Somehow, thankfully, Ellie heard me, and that meant both characters could continue to live, though exactly what sort of life Ellie has left remains ambiguous.

These two battles form the slices of bread around perhaps the game’s scariest moment too. In her peaceful life on the farm, Ellie is feeding the lambs with her son JJ when something falls in the barn and lands with a clang. After a nightmarish flashback, we see Ellie scrunched up in the dark, JJ crying, until Dina comes and rescues her. This is the real consequence of The Last Of Us Part II. Not the death of Joel or Jesse or Mel or Owen, not the wounds Ellie suffers, and not the endless times she got her throat ripped out because I couldn’t take out the Clickers fast enough. They’re all only a reality in Ellie’s world; a world of cordyceps infections, a world I will never live in. I don’t fear them, because I will never know them. But a panic attack, the feeling that your fear controls you and, worse, stops you from protecting your loved ones, in Ellie’s case baby JJ? That’s real, and heartbreaking, and terrifying.

It’s not just the finale and epilogue which trade on these more human fears, though it’s true that the monster/zombie horror is less prevalent in the final few hours. I wouldn’t count things like Joel’s death in this category.
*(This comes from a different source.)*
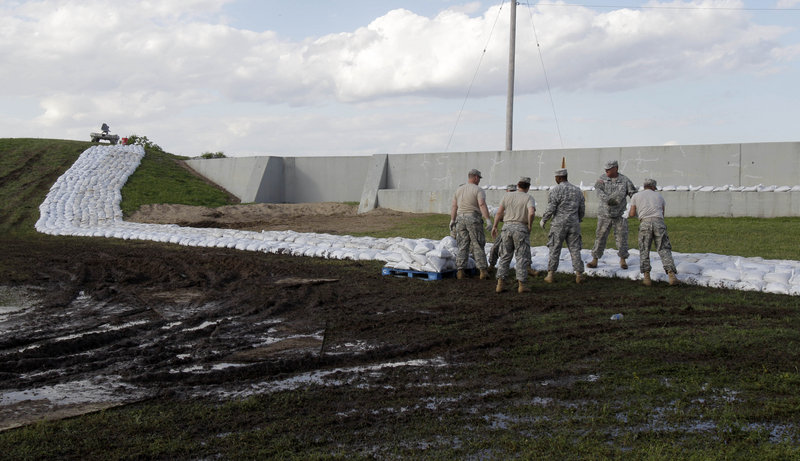 National Guardsmen from Missouri work to construct a temporary sandbag levee in Caruthersville, Mo., earlier this week. Officials hope the secondary levee catches any spillover if the Mississippi River tops the town’s 50-foot flood wall. The forecast calls for a crest of 49.5 feet on Sunday afternoon in the town still recovering from a tornado six years ago.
Sad, gory, and unexpected (if unspoiled), certainly. But horror? Not really. Horror reaches inside of your chest, gropes at your organs, makes you feel like your skin and skeleton are slightly off-kilter. Joel’s death didn’t do that for me.

No, the first moment of human horror comes when Ellie’s gas mask cracks, and Dina tries to take off hers so they can share. It’s a moment laced with fear not only because the action would certainly kill Dina, but the death would be for naught as Ellie is already immune. This is the first act of true love (rather than flirtation and romance) between the pair that we see, and it was very nearly Dina’s last. Add to that Dina’s pregnancy and the fact Ellie had tried to confess her immunity previously but had it fall on deaf ears, and this becomes a tragedy wrapped up in very human horror.

These human horror moments perhaps don’t hit the mark every time; when the game asks you to ‘press square to bash in Nora’s skull’, I didn’t feel anything. Perhaps because I didn’t fully sympathize with Ellie’s reasoning, or perhaps because the game asked you to push the button to do it – yet left you no other resolution – that what was clearly designed to be a human horror moment left me feeling… well, not very much at all.

It is rare, in a horror, for every moment to catch everyone in the same way. If ever any horror attempts to, the results feel very lab-grown and inauthentic. Despite the heavy crunch culture and the focus testing Neil Druckmann used for parts of his direction, The Last Of Us Part II’s human horror moments feel incredibly organic. Even the scene with Nora did, despite being a swing and a miss for me personally – though not, unfortunately, for Nora’s skull. The Rat King is a scary monster I can laugh off, but Ellie’s panic attack will stay with me for a long time.